Once a vast orchard, VanArnam Vineyards is still home to 1,000 cherry trees, making for a striking scene during spring bloom and lending a cherry aroma that goes from a light hint to distinct nose in the entire red lineup.
Recognizing that some wines call for a more tannic structure to complement a juicy steak, a small amount of pressed wine is added to certain vintages and varietals but, predominantly, VanArnam wines are free-run (juice created by the weight of the grapes and crushing prior to pressing), resulting in a smoother mouth feel and less astringency than wines that are made up of the traditional 30-40 percent pressed juice.
Still considered a young winery, VanArnam Vineyards recently received a 91 from Wine Spectator for their 2013 Melange red which is a blend that changes from year to year with cabernet sauvignon making up the largest percentage of the grapes.
Their 2014 Viognier has the tell-tale honeysuckle bouquet with a waft of stone fruit leaning toward nectarine and the fuller body makes it an excellent suggestion with chicken, crab or scallops.
Just enough malbec in the Melange gives it a drier flavor profile that includes some spice notes, black cherry and a hint of smoke. My mind goes to Mexican food although this could be nice with barbeque or even eggplant parmesan.
VanArnam’s practice of aging their wines for nearly two years in French oak barrels lends subtle vanilla notes to their 2013 Cabernet Sauvignon mingled with an herbal eucalyptus quality. The palate is black fruit with a touch of violet and medium plus tannins; a nice wine for a steak topped with sautéed mushrooms to bring out the earthiness of cab, a charred burger to bring out the smoky characteristics or roasted chicken accented with a sweet glaze to marry with the black fruit notes.
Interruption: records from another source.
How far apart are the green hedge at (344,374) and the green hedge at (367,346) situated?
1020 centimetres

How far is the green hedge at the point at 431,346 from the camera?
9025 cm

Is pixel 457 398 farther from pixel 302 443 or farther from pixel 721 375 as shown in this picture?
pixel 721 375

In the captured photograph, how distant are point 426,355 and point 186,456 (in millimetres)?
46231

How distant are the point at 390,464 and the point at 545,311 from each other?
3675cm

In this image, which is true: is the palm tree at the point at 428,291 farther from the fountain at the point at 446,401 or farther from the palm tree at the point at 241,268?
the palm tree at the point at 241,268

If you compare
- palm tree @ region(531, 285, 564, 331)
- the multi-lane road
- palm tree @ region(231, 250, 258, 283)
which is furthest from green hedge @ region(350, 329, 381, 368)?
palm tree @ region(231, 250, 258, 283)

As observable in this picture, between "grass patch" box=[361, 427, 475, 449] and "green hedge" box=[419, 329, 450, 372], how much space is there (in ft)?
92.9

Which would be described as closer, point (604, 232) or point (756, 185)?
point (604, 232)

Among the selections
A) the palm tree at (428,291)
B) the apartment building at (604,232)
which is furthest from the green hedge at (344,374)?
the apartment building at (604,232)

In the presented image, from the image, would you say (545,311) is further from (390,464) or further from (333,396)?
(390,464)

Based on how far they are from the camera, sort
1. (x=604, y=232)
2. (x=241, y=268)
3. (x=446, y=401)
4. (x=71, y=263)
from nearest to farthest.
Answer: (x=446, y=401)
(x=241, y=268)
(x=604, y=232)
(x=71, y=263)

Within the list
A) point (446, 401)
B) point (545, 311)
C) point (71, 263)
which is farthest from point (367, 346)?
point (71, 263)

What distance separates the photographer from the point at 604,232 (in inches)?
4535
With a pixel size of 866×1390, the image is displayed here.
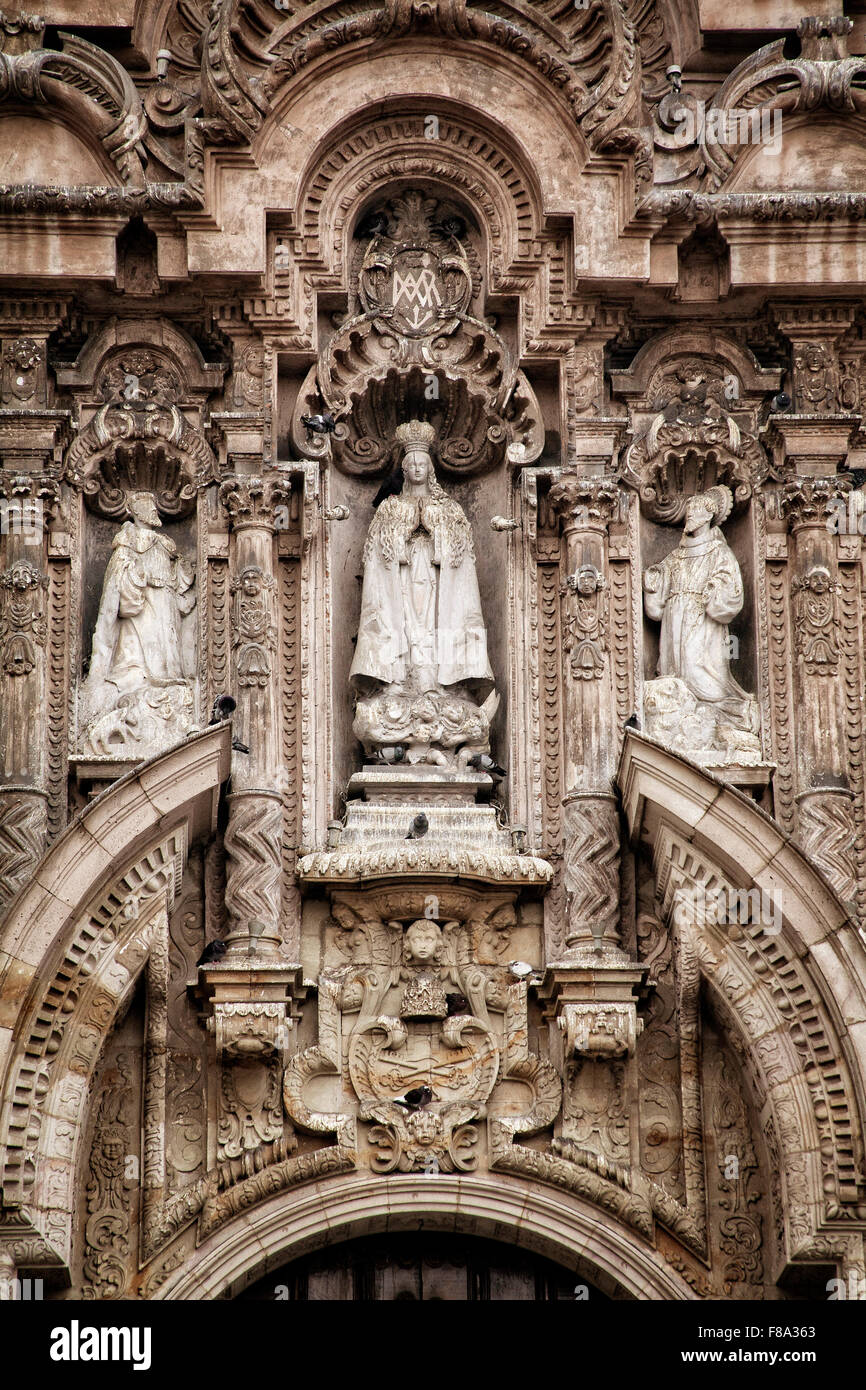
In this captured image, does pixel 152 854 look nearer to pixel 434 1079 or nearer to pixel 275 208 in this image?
pixel 434 1079

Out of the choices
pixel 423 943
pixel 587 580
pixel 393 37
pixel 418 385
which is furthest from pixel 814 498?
pixel 393 37

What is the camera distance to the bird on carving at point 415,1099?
20.1m

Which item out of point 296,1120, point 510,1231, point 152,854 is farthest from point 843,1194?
point 152,854

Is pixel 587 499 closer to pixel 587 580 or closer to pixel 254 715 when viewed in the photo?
pixel 587 580

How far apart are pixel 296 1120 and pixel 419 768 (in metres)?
2.54

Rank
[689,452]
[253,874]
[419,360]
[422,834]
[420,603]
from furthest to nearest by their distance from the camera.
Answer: [419,360], [689,452], [420,603], [422,834], [253,874]

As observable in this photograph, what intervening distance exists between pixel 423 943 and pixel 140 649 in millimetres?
2801

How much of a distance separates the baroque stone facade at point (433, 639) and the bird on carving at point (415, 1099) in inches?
3.3

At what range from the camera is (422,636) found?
69.9 feet

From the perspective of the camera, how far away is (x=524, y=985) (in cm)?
2042

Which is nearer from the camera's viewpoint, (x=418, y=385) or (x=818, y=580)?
(x=818, y=580)

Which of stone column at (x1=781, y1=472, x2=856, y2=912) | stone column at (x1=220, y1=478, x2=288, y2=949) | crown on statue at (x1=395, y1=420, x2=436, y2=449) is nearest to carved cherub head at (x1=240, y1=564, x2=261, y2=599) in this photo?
stone column at (x1=220, y1=478, x2=288, y2=949)

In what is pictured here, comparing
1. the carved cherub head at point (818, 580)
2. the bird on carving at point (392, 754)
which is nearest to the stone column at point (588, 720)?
the bird on carving at point (392, 754)

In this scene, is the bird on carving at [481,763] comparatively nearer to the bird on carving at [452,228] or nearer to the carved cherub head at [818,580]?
the carved cherub head at [818,580]
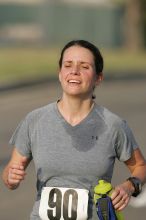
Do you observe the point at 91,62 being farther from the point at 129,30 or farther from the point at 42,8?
the point at 42,8

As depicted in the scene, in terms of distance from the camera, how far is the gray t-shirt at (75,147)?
4.43 meters

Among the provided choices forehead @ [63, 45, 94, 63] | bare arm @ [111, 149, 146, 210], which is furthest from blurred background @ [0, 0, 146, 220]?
forehead @ [63, 45, 94, 63]

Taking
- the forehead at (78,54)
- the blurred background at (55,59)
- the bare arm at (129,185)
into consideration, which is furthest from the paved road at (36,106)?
the forehead at (78,54)

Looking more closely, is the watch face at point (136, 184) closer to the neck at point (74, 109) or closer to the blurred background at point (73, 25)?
the neck at point (74, 109)

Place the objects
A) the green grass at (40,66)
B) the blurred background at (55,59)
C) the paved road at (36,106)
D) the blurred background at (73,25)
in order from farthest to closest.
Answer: the blurred background at (73,25) < the green grass at (40,66) < the blurred background at (55,59) < the paved road at (36,106)

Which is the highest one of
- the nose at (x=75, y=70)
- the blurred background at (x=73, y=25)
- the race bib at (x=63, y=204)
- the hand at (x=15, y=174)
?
the blurred background at (x=73, y=25)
This new partnership between VanArnam Vineyards and Michelle Brinning, owner of Cellar 55, supports her commitment to bring hand-crafted Eastern Washington wines to the west side. Along with Walla Walla-based Five Star Cellars and Basel Cellars, VanArnam wines can be enjoyed Wednesday through Sunday at Cellar 55—an ideal respite during this busy Christmas season.